Connect with us

Opini

Iran Memutus IAEA: Akhir Diplomasi atau Awal Ketegangan Baru?

Published

on

Presiden Republik Islam Iran, Masoud Pezeshkian telah mengeluarkan dekrit resmi yang memerintahkan penghentian semua bentuk kerja sama Republik Islam Iran dengan Badan Energi Atom Internasional (IAEA). Dekrit ini, seperti dilaporkan kantor berita Tasnim pada 2 Juli 2025, bukan sekadar pengumuman administratif, melainkan penanda penting dalam babak baru konflik Iran dengan badan internasional. Hal ini diputuskan hanya beberapa hari setelah serangan besar-besaran Israel dan Amerika Serikat terhadap fasilitas nuklir Iran—serangan yang dilaporkan menimbulkan kerusakan serius di situs Fordow.

Langkah ini memperlihatkan bahwa krisis kepercayaan antara Iran dan lembaga-lembaga internasional telah mencapai titik nadir. Ketua Parlemen Iran, Mohammad Bagher Ghalibaf, sebelumnya menyatakan bahwa kerja sama dengan IAEA tak lagi dapat dilanjutkan karena lembaga itu disebutnya telah berubah dari pengawas netral menjadi “pelindung dan pelayan Israel.” Kata-kata ini bukan sekadar retorika nasionalis. Di baliknya terkandung kekecewaan yang mendalam, bahkan kemarahan yang terpendam, terhadap sistem internasional yang selama ini dianggap tak adil.

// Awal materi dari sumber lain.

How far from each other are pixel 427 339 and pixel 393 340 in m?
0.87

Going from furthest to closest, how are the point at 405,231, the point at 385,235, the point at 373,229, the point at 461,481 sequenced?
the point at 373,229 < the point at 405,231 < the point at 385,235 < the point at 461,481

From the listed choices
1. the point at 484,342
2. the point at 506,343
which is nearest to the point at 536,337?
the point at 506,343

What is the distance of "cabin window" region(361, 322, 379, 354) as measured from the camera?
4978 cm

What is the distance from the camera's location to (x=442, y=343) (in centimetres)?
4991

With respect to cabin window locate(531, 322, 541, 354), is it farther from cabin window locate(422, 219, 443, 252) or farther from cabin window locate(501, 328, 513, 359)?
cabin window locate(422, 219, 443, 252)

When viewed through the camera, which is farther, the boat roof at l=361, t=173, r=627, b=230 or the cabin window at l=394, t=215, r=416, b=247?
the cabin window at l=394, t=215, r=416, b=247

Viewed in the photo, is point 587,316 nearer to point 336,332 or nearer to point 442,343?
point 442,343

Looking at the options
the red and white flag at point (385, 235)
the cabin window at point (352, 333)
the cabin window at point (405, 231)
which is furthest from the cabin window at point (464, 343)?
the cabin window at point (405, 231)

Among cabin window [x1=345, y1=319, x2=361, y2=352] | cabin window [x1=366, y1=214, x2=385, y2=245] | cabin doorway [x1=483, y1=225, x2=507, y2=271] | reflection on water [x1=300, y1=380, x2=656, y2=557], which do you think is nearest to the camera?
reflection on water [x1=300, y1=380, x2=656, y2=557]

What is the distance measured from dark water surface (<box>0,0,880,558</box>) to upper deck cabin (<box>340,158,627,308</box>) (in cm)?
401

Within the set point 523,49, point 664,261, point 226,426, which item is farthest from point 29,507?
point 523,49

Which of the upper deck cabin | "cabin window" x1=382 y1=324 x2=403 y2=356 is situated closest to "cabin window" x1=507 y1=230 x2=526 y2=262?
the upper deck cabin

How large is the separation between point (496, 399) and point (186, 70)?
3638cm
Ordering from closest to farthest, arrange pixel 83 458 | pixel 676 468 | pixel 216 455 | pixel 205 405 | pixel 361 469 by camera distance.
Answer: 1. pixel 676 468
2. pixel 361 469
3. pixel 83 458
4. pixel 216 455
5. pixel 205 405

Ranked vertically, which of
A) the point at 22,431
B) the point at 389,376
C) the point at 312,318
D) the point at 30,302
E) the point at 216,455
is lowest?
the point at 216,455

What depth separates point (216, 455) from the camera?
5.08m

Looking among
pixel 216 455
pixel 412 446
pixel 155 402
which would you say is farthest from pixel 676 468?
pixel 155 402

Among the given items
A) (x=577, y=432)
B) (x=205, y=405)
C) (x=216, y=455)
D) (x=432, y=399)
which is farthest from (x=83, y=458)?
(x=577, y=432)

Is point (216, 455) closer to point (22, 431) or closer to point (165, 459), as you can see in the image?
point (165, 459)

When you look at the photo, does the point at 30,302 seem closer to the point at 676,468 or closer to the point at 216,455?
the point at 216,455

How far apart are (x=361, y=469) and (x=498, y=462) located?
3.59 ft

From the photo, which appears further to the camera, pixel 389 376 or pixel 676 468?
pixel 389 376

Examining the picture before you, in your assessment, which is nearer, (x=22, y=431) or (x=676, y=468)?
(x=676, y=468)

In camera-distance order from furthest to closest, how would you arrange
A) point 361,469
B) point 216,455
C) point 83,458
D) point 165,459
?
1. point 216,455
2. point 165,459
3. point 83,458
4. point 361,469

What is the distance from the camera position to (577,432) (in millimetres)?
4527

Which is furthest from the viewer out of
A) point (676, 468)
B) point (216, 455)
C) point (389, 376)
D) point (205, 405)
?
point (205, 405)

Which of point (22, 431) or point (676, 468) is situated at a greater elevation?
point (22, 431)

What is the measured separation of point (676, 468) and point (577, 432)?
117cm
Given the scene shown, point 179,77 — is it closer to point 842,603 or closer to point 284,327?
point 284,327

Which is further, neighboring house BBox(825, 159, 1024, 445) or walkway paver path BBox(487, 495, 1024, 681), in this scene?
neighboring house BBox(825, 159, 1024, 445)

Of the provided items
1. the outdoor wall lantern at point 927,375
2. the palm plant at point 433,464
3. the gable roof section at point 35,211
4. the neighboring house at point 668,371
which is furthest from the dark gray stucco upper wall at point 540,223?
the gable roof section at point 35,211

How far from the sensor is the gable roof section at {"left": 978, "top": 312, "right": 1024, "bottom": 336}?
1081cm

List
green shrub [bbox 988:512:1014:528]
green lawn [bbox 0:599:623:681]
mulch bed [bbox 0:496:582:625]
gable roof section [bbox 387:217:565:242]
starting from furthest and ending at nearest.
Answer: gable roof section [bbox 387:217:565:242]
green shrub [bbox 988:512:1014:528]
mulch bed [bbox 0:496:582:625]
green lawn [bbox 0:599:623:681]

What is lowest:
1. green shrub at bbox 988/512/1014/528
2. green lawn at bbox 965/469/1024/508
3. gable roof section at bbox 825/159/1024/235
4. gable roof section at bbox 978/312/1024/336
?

Donasi ke Vichara via Saweria

Dukung Vichara dengan berdonasi 💛

Keputusan parlemen Iran, yang didukung oleh Dewan Keamanan Nasional dan Dewan Penjaga Konstitusi, merupakan respons langsung terhadap serangkaian peristiwa yang—dari sudut pandang Iran—menghancurkan legitimasi IAEA. Ketika inspektur nuklir internasional terus mendesak untuk memeriksa fasilitas yang baru saja dibom, pertanyaannya bukan lagi soal teknis pengawasan, tapi soal martabat dan kedaulatan nasional. Apakah pantas, setelah serangan, korban justru diwajibkan membuka pintunya lebar-lebar kepada institusi yang dianggap ikut andil dalam pembenaran serangan itu?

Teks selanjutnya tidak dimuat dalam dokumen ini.